▸ **GIVEN PROBLEM**
In the text on Shadow plug-ins, how does Shadow natively execute the application code?

▸ **PROVIDED TEXT**
Or more expansively: "Plug-ins are shared library shims that are linked to real applications. Shadow dynamically loads these libraries to natively execute the application code. Shadow intercepts a selective set of system calls to enable seamless integration of an application to the simulated environment. In this way, the application may be unaware that it is running in the simulator and will function as if it was running in a standard UNIX environment." https://github.com/shadow/shadow/blob/main/docs/0-Design-Ove...
> I found the implementation seemed to simulate delay by waiting a bunch of time then dumping all the data at once, for example if I asked for 5s of latency I'd be sitting at 0 bytes/sec for 5 seconds then it'd be like INCOMING and I'd get a giant pile of data all at once.
Sorry, I'm not well versed in the network model; most of my work has been on the new ptrace-based syscall interposition. That sure sounds like a bug, though.

▸ **DATA BLOCK**
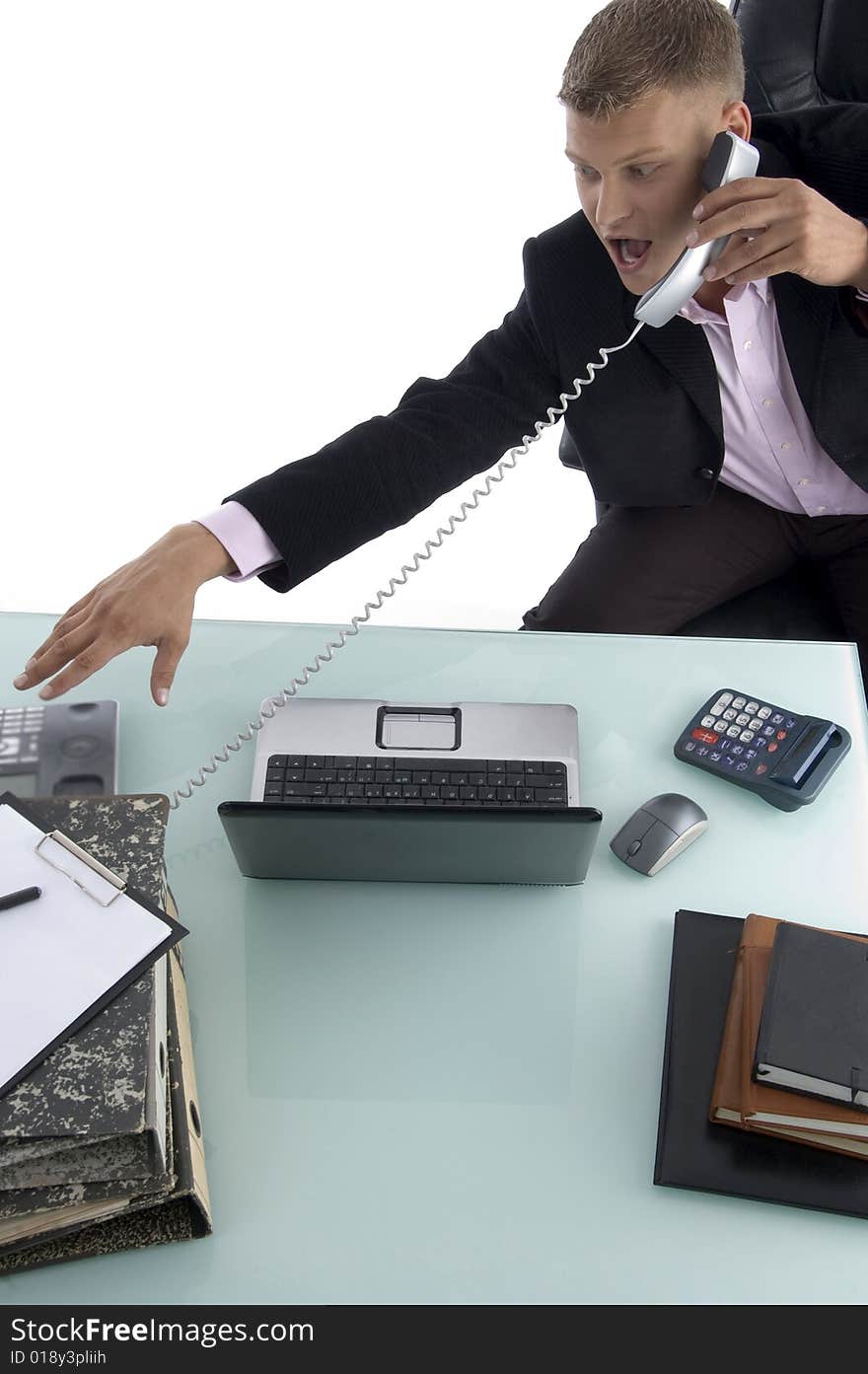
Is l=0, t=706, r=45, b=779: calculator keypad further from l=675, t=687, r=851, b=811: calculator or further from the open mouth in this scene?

▸ **COMPLETED EXERCISE**
Shadow dynamically loads the plug-in shared libraries, which are linked to real applications.